• **Questions**
a - Relevez tous les éléments que le texte sur Houston cite comme pouvant expliquer la vigueur de l'économie de la ville.
b - D'après le texte sur Houston, qu'annonçaient plusieurs experts bien avant que Harvey n'apparaisse sur les écrans radars des météorologues ?
c - Prolongez le texte sur Houston au-delà de sa dernière phrase.

Mais là n’est que le début du problème. C’est que la ville de Houston vante depuis de nombreuses années sa décision de garder au minimum les régulations en termes de zonage ou de normes de construction (ce qui explique en partie que la ville se rende maintenant jusqu’aux réservoirs). Selon elle, c’est ce qui permet la vigueur de son économie. On pourrait aussi pointer l’industrie pétrolière ou le Texas Medical Center, le plus grand district hospitalier au monde, mais ne nous enfargeons pas avec l’économie mondiale.

Ce qui est certain toutefois, c’est que cette régulation limitée compromet la capacité du sol d’absorber l’eau de pluie abondante ou de construire des infrastructures et des habitations qui protègent non seulement les investissements de leurs propriétaires, mais la communauté environnante également. On se retrouve donc avec certains immeubles conçus pour affronter les pires inondations, mais qui dirigent l’eau vers des quartiers moins équipés pour affronter les mêmes dangers, ou encore des autoroutes bien larges, mais qui n’ont pas été conçues pour évacuer l’eau ou soutenir le poids d’une inondation. Quant à elle, l’absence de zonage peut être pointée du doigt pour les impacts plus importants dans les quartiers plus pauvres (et souvent plus racisés) qui comportent des usines polluantes ou des terrains vagues contaminés. Ainsi, bien avant que Harvey ne soit sur les écrans radars des météorologues, plusieurs experts annonçaient l’arrivée prochaine de précipitations qui mèneraient à une inondation sans précédent. L’ouragan était peut-être historique, mais il n’était pas inattendu.

• **Extraits de données**
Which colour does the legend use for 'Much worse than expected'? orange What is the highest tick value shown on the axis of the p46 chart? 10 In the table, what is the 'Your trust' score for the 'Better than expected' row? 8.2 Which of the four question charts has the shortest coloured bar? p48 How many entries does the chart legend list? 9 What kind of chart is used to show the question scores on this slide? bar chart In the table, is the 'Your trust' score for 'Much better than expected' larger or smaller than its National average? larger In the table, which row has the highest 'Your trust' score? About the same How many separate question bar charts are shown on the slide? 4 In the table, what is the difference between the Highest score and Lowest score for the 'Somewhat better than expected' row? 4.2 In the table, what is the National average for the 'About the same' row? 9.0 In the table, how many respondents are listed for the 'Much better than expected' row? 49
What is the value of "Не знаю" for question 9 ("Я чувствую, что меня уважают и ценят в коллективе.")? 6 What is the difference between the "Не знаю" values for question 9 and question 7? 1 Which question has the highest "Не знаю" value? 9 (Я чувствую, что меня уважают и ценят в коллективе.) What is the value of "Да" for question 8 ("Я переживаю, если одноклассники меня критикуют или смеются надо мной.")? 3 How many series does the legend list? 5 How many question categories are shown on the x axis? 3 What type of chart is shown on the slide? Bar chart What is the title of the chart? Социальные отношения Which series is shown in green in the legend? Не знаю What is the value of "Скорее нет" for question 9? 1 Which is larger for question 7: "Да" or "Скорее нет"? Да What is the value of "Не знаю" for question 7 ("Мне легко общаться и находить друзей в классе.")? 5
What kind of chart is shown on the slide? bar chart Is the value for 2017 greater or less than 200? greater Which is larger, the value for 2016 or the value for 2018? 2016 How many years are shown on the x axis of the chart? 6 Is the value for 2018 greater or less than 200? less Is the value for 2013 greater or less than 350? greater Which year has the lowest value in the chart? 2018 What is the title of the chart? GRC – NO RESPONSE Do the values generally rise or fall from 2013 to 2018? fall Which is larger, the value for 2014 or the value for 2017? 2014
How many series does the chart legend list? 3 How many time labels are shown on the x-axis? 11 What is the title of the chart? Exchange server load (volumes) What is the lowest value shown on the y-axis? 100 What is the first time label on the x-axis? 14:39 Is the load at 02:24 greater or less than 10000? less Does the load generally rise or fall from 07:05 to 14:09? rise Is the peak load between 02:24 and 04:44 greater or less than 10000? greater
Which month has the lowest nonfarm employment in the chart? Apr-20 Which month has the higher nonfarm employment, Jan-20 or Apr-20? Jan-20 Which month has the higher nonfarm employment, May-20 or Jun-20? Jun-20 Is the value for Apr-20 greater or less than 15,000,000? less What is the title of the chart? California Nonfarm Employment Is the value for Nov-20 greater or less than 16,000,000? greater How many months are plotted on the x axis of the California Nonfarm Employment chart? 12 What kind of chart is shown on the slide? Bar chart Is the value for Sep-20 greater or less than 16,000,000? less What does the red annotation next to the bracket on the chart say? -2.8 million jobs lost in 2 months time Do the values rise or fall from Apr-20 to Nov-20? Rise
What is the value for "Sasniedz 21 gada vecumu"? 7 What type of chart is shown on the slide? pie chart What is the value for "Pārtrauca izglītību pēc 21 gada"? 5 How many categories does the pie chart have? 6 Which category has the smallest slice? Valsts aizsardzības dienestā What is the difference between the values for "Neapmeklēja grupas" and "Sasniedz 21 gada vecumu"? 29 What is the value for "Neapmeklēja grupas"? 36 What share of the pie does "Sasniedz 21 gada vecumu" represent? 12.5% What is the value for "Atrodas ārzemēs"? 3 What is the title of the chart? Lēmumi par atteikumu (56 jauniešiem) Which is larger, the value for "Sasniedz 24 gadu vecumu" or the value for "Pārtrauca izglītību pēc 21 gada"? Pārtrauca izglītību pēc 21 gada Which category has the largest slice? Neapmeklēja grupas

• **Réponses**
a -
- La réglementation minimale en matière de zonage et de normes de construction (selon la ville)
- L'industrie pétrolière
- Le Texas Medical Center

b - Ils annonçaient l'arrivée prochaine de précipitations qui mèneraient à une inondation sans précédent.

c -
Et à tout cela, il faut ajouter l’incapacité de l’administration locale à reconnaître que les changements climatiques affectent Houston et augmentent les risques d’ouragans dévastateurs ou de tempêtes destructrices. Ils refusent donc de réviser leurs plans qui circonscrivent les quartiers à risque d’inondation ou de revoir leur politique d’urbanisme ou routière. Pour eux, le flot à contrôler et à assurer est bien plus celui de la circulation que celui de la pluie, et le rêve américain d’avoir construit sa propre maison a encore préséance sur celui d’avoir un toit qui nous garantit la sécurité.

Il serait facile de pointer du doigt nos voisins du sud tout en restant confortablement dans notre Québec que l’on sent beaucoup plus en sécurité face aux catastrophes naturelles. Ce serait pourtant une erreur. Les inondations du printemps dernier montrent bien que nous sommes également vulnérables. Nous aussi, nous avons choisi de construire des logements en bordure de plans d’eau, sans égard aux risques. Nous aussi, nous avons vu que les zones jugées « inondables » ne sont plus les mêmes aujourd’hui qu’il y a 50 ans. Et nous aussi, nous habitons sur une planète qui se réchauffe et sur laquelle des désastres liés à la météo sont de plus en plus fréquents et de plus en plus sévères. Pour éviter le pire, cela nous prendra plus que des digues ou des réservoirs : il faut également revoir comment nous habitons le territoire et quelles infrastructures sont nécessaires pour répondre à nos besoins tout en respectant la capacité de la planète à absorber la pollution. Cela veut dire densifier les villes plutôt que les étendre, prendre le transport en commun ou le transport actif plutôt que l’auto solo, ajouter de la verdure plutôt que des stationnements et protéger les milieux humides plutôt qu’agrandir les autoroutes.